>>

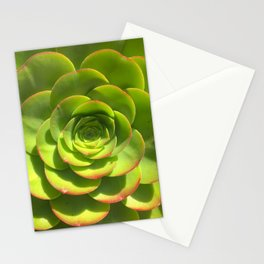Succulent Nature's Geometry Stationery Cards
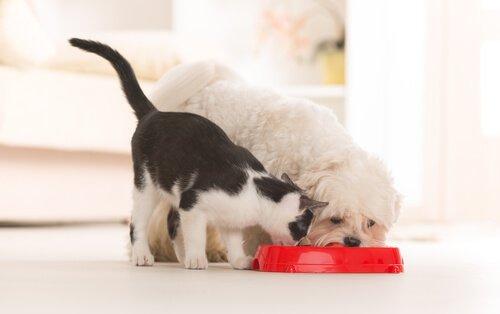 gatto e cane mangiano dalla stessa ciotola rossa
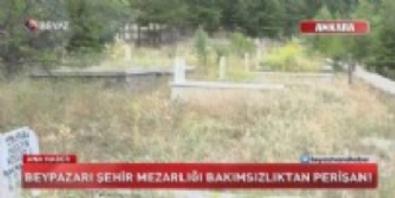 mansur yavas - Mezarlar otlar arasında kaybolmuş!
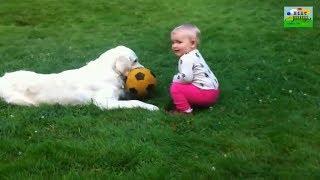 Lagu anjing kecil heli guk guk guk - kumpulan lagu anak ceria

<<

▸ TRY IT
Output the listing above in full and exactly, with pictures excluded.

▸ SOLVED EXERCISE
Succulent Nature's Geometry Stationery Cards
 gatto e cane mangiano dalla stessa ciotola rossa
 mansur yavas - Mezarlar otlar arasında kaybolmuş!
 Lagu anjing kecil heli guk guk guk - kumpulan lagu anak ceria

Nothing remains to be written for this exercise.